Product Objectives and Targets
Cosmo continuously develops and reviews safety and quality objectives for all our products. Numerous objectives and targets are set to measure and ensure product safety and quality including, but not limited to, the following:
- Number of product complaints received
- Number of Corrective and Preventative Actions (CAPA) raised
- Number of product safety issues reported to regulatory authorities
- Number of product recalls
- Number of batch rejections in the manufacturing process
- Number of import rejections during product distribution
- Continuous product improvement
- Customer satisfaction
Product quality and safety against these targets is periodically reviewed by the CMO and the senior management team.
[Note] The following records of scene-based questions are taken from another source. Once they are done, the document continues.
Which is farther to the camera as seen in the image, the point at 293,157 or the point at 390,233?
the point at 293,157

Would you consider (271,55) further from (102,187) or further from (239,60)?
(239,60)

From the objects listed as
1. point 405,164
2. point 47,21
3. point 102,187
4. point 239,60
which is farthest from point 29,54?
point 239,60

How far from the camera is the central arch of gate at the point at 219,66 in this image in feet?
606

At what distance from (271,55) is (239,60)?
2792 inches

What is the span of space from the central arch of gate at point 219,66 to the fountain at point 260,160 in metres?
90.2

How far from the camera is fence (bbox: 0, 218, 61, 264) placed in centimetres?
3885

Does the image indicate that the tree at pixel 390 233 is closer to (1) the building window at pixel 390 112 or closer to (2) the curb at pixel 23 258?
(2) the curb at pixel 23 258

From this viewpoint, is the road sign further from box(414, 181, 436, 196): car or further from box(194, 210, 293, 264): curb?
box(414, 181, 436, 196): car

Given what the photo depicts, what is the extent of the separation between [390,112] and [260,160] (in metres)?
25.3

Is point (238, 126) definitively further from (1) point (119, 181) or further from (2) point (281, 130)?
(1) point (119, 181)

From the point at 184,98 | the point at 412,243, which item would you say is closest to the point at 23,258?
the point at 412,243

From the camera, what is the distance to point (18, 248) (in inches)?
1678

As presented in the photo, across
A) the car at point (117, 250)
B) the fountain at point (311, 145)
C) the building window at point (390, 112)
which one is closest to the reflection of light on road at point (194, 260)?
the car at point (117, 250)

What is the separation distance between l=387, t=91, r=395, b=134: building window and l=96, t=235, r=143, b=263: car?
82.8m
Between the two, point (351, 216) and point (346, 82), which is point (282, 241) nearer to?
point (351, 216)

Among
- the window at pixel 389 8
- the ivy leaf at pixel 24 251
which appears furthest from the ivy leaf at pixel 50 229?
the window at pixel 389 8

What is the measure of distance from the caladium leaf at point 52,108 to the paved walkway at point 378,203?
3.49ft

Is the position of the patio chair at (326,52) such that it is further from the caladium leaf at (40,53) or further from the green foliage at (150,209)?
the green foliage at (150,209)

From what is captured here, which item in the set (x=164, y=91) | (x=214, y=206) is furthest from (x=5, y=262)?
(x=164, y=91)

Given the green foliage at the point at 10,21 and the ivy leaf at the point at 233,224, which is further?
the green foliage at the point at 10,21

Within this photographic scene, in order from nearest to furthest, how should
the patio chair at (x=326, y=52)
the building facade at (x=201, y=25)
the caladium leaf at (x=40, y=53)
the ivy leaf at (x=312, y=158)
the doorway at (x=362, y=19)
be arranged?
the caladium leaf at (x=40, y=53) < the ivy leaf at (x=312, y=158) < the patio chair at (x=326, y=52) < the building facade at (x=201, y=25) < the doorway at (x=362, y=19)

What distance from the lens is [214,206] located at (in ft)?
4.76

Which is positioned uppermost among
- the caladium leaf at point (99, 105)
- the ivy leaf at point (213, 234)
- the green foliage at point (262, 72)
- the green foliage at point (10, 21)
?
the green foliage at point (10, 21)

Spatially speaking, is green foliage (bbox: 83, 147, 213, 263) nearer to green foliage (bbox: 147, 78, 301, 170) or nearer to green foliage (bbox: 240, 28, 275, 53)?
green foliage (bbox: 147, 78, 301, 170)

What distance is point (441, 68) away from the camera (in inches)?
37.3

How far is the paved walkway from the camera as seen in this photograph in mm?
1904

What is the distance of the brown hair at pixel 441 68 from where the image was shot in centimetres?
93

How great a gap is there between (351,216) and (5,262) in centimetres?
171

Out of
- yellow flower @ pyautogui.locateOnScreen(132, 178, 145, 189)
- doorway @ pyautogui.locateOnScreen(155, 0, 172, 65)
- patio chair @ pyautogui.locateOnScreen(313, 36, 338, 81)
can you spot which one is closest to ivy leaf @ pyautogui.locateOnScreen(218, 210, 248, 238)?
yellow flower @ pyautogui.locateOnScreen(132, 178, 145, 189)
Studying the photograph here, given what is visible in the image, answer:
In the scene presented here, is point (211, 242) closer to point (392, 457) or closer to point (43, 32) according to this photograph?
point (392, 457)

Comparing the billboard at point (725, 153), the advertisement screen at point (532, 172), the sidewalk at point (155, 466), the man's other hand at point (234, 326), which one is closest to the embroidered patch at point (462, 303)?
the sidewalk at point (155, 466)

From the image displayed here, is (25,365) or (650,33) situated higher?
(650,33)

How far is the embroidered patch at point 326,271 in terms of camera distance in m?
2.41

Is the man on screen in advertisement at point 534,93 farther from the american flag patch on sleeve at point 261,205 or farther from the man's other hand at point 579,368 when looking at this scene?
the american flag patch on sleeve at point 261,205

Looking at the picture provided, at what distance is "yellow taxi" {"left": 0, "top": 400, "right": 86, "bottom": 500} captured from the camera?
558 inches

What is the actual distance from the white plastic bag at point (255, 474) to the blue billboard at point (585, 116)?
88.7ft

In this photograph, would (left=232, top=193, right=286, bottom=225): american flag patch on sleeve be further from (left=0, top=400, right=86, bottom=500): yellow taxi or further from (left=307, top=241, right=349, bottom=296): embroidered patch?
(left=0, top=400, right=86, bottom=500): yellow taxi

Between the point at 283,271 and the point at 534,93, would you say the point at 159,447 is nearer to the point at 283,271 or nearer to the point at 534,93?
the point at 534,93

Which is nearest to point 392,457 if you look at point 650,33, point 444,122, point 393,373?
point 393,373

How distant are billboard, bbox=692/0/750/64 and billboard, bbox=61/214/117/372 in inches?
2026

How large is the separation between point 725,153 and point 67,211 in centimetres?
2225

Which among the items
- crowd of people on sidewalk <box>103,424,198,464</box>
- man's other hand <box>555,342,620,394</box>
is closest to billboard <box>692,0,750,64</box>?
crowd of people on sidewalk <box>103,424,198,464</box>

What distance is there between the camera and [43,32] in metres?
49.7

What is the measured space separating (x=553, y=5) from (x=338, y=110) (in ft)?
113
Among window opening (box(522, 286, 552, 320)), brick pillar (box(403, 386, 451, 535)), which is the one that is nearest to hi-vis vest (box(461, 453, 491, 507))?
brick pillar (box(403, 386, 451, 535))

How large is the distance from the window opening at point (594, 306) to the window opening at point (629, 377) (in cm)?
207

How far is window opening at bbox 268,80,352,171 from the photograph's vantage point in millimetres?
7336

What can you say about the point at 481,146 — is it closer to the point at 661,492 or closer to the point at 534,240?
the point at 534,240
An inherent part of Cosmo’s initial and continual training is that all employees are knowledgeable regarding the Quality Management System and all procedures relating to establishing and reviewing product objectives and targets.
Product Safety Audits and Risk Assessments
Cosmo’s continued success depends on our ability to effectively manage safety and risk. Cosmo maintains a robust Quality Management System with detailed processes and procedures. The quality system is compliant with all relevant regulatory requirements and standards.
In addition to this Cosmo also complete the following:
- Internal audits, as per the internal audit program, to ensure compliance with all product safety regulations and guidelines.
- Supplier audits, as per the supplier audit program, to ensure high and consistent quality of goods and services.
Cosmo is also subject to external audits by the relevant regulatory authorities and suppliers, which additionally ensures the highest product quality and safety.
Cosmo is committed to a systematic process for the assessment, control, communication and review of risks to the quality and safety of products across the Product Life Cycle. This includes the following steps:
- A prospective risk assessment is performed to assess and mitigate all risks detected. This consists of the identification of the hazards and the analysis and evaluation of the risks associated with exposure to these hazards.
- A risk assessment report is created to assess the probability of a negative event arising and the impact severity levels associated with the event.
- For any intolerable or unacceptable risks, appropriate action or control is identified and recommended.
- The risk assessment report is then circulated for review and approval by senior management.
- Risk assessment reports are routinely reviewed to ensure the effectiveness of controls, relevance of assumptions and to assess the emergence of any possible new risks arising from the newly introduced controls.
At Cosmo, we ask all personnel to:
- Ensure all regulatory authority audits and internal audits are carried out in compliance with all regulatory requirements, standards and guidelines.
- Familiarise themselves with the Risk Assessment Procedure. The process is essential in ensuring the continued quality and safety of our final products and must be adhered to rigorously.